Pith reviewed 2026-05-23 22:10 UTC · model grok-4.3
The pith
Task prompt vectors formed by subtracting random initialization from tuned soft prompts enable effective low-resource initialization and arithmetic combination across tasks.
A machine-rendered reading of the paper's core claim, the machinery that carries it, and where it could break.
Core claim
Task prompt vectors are created by the element-wise difference between the weights of tuned soft-prompts and their random initialization. These vectors isolate transferable task-specific information that can initialize prompt tuning effectively on similar tasks in low-resource settings. The vectors prove independent of the particular random initialization and work across two different language model architectures, which permits arithmetic operations such as addition of vectors from multiple tasks to deliver competitive multi-task performance.
What carries the argument
Task prompt vectors, defined as the element-wise difference between tuned soft-prompt weights and their random initialization, isolate transferable task information for initialization and arithmetic.
If this is right
- Task prompt vectors can initialize prompt tuning effectively on similar tasks using limited data.

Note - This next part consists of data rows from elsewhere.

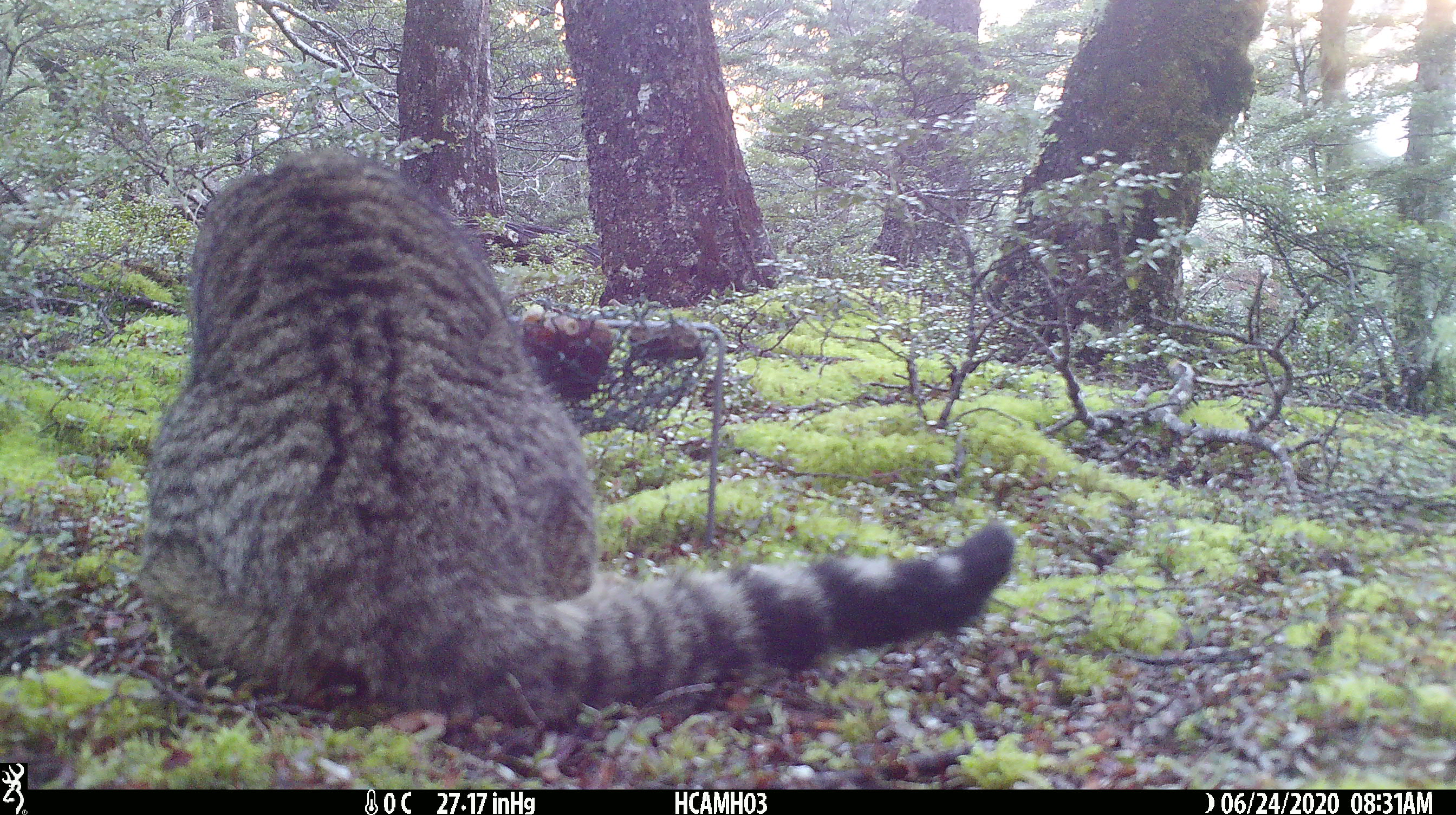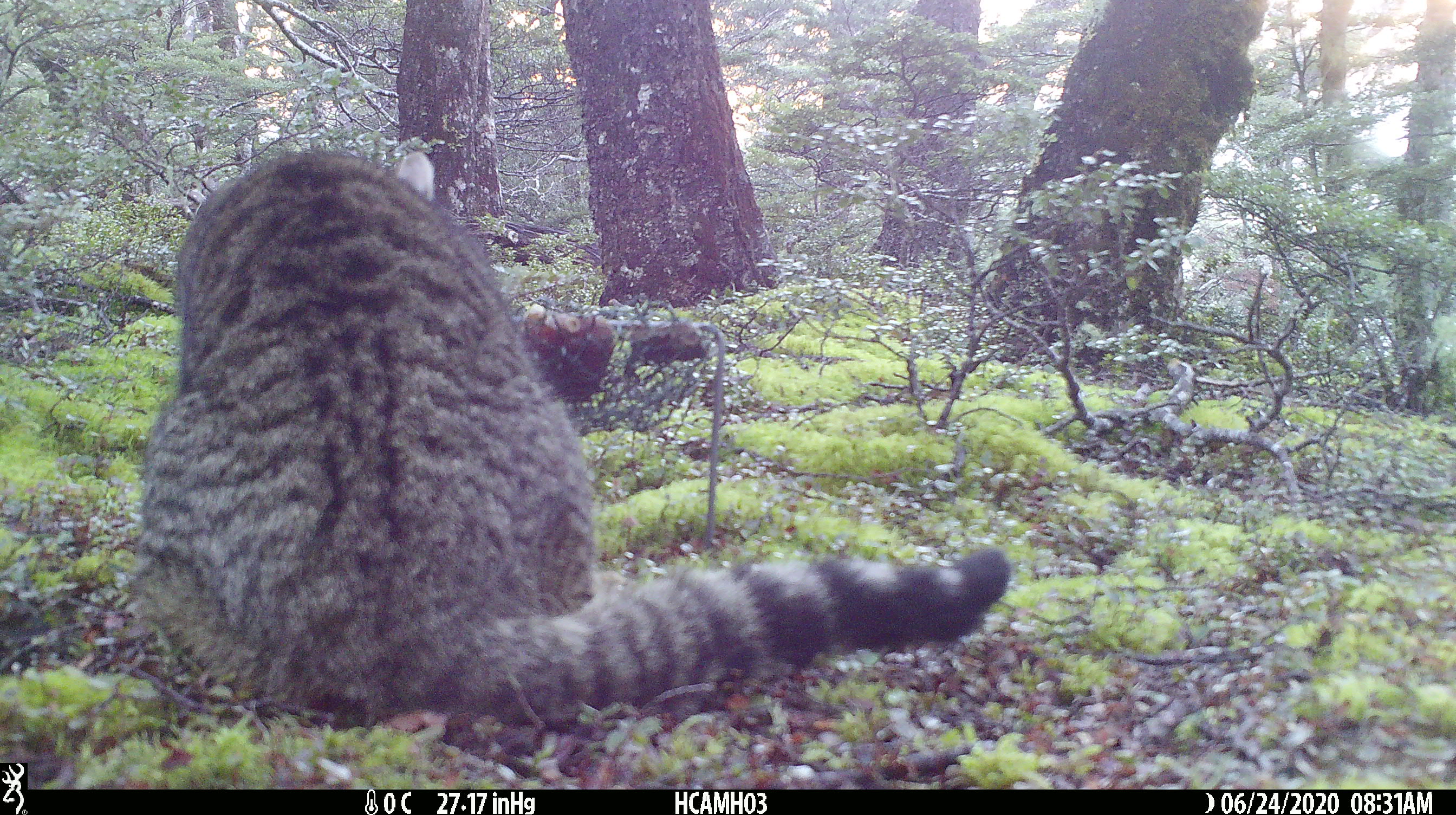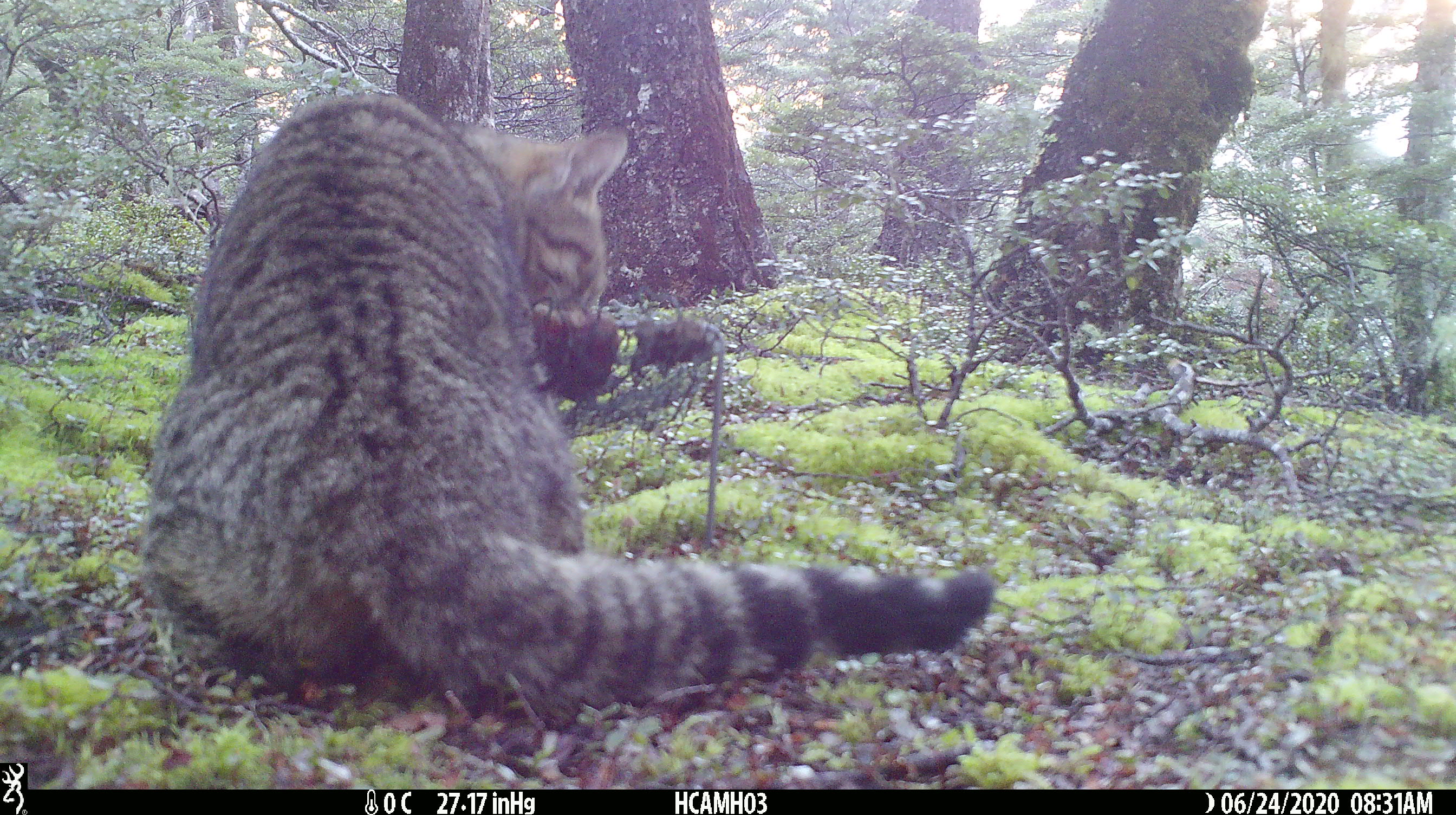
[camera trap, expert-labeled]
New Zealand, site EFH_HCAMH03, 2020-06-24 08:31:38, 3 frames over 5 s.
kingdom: Animalia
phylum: Chordata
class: Mammalia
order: Carnivora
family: Felidae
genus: Felis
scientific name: Felis catus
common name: domestic cat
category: cat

- Task prompt vectors remain independent of the random initialization seed used during original tuning.
- Arithmetic addition of task prompt vectors from multiple tasks yields competitive multi-task performance.
- The vectors transfer across at least two different language model architectures.
Where Pith is reading between the lines
- Precomputed task prompt vectors could be stored and reused to lower the cost of adapting models to new task combinations.
- The subtraction technique might extend to other parameter-efficient methods such as adapters or LoRA modules.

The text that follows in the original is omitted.